De rechtbank acht het aannemelijk dat WEA c.s. de vordering van [eiser] bij haar aansprakelijkheidsverzekeraar heeft gemeld. Mocht dit inderdaad het geval zijn en mocht voor het tot stand komen van een schikking de medewerking van die verzekeraar nodig zijn, dan acht de rechtbank het gewenst dat haar verzekeraar door WEA c.s. bij die comparitie wordt betrokken. Voor een doelmatig verloop van de comparitie van partijen acht de rechtbank het verder gewenst dat [eiser] ten minste veertien dagen vóór de dag van de comparitie op geordende wijze (dat wil zeggen getypt en voorzien van een overzicht en een optelling) de onderliggende stukken van zijn schadeclaim, voorzover die hiervoor niet reeds is afgewezen, in het geding brengt. Dit dient te zijn vergezeld van een duidelijke toelichting per stuk op zowel het causaal verband tussen de desbetreffende schadepost en het onrechtmatig handelen van WEA c.s. als op de redelijkheid van de desbetreffende claim, zowel voor wat betreft het nemen van de maatregel op zichzelf als voor wat betreft de daaraan verbonden kosten. Het komt de rechtbank in het onderhavige verband voorts wenselijk voor dat [eiser] de [eiser]respondentie in het geding brengt met betrekking tot de maatregelen die hij heeft genomen om WEA c.s. te dwingen om haar positie als accountant van de maatschap en de BV alsnog op te geven. Tenslotte komt het de rechtbank dienstig voor dat WEA c.s. ten minste veertien dagen vóór de dag van de comparitie een overzicht, voorzien van de desbetreffende bescheiden, in het geding brengt van de door haar sedert juli 1999 aan de maatschap en de BV in rekening gebrachte kosten. Dit omdat die een aanwijzing zouden kunnen vormen voor de hoogte van de kosten die [eiser] heeft moeten maken voor het op hun juistheid controleren van de door WEA c.s. voor de maatschap en de BV verrichte accountantswerkzaamheden.
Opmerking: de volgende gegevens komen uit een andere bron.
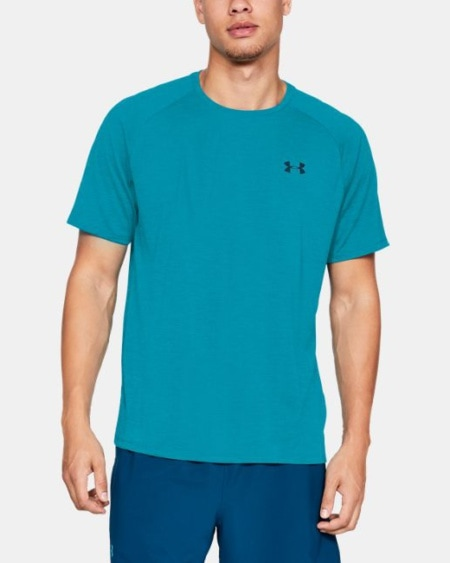 Under Armour Tech Tee1326413-439_FC_Main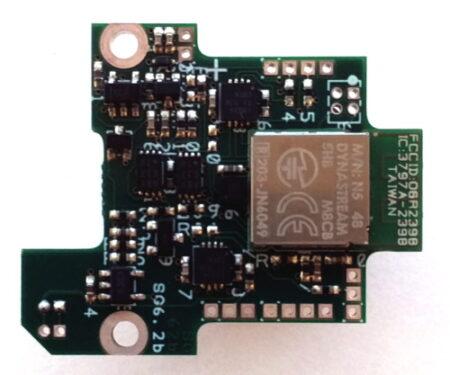 SG62 electronic module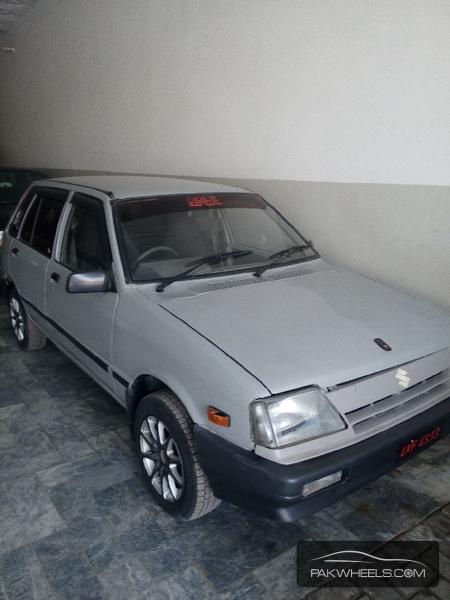 Suzuki Khyber 1998 Image-2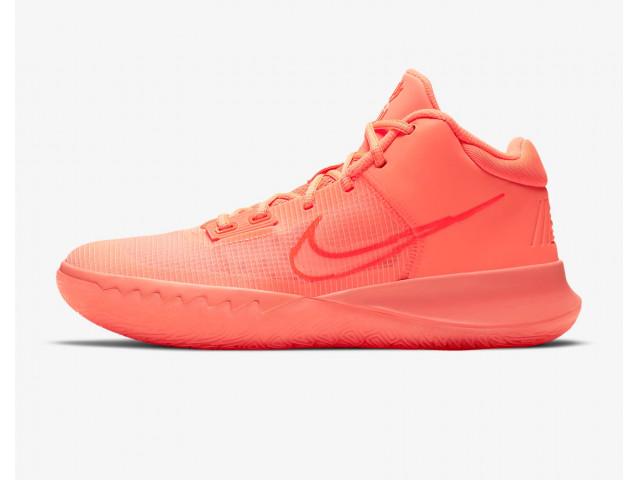 Nike Kyrie Flytrap 4 - Баскетбольные Кроссовки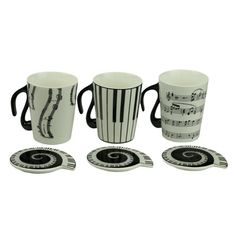 Music Notes Piano Ceramic With Cover Fancy Cup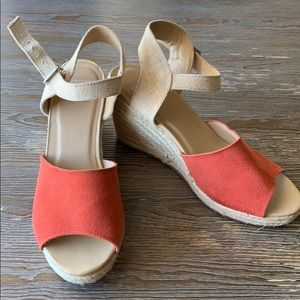 DV by Dolce Vita Wedges Suede Espadrilles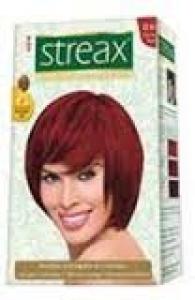 STREAX HAIR COLOUR FLAME RED 0.6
De rechtbank wijst erop dat zij uit een niet verschijnen van een partij ter comparitie de gevolgtrekkingen - ook in het nadeel van die partij - kan maken die zij geraden zal achten.
De beslissing
De rechtbank
beveelt een verschijning van partijen, bijgestaan door hun advocaten, voor het geven van inlichtingen en ter beproeving van een minnelijke regeling op de terechtzitting van de daartoe tot rechter-commissaris benoemde mr. A.J. van der Meer in het gerechtsgebouw te Alkmaar aan de Kruseman van Eltenweg 2, op een door de rechtbank vast te stellen datum en tijd,
bepaalt dat [eiser] en [gedaagde sub 2] dan in persoon aanwezig moeten zijn en dat WEA dan vertegenwoordigd moet zijn door iemand die van de zaak op de hoogte is en hetzij rechtens hetzij op grond van een bijzondere schriftelijke volmacht bevoegd is haar te vertegenwoordigen,
bepaalt dat partijen binnen twee weken na de datum van dit vonnis schriftelijk aan de rechtbank - ter attentie van de zittingsadministratie van de sector civiel - de verhinderdagen van de partijen en hun advocaten op de maandagen en vrijdagen in de maanden oktober tot en met december 2006 dienen op te geven, waarna dag en uur van de comparitie zullen worden bepaald,
bepaalt dat bij gebreke van de gevraagde opgave(n) de rechtbank het tijdstip van de comparitie zelfstandig zal bepalen,
bepaalt dat na de vaststelling van het tijdstip van de comparitie dit niet zal worden gewijzigd,
wijst partijen er op, dat voor de zitting twee uur zal worden uitgetrokken,
bepaalt dat partijen tijdig de hiervoor in rechtsoverweging 4.6. bedoelde stukken in het geding zullen brengen onder het gelijktijdig versturen van kopie aan de wederpartij.
houdt iedere verdere beslissing aan.
Dit vonnis is gewezen door mr. M.J. Smit als voorzitter en mrs. A.E.A.M. van Waesberghe en A.J. van der Meer als leden van genoemde kamer, en in het openbaar uitgesproken op 27 september 2006.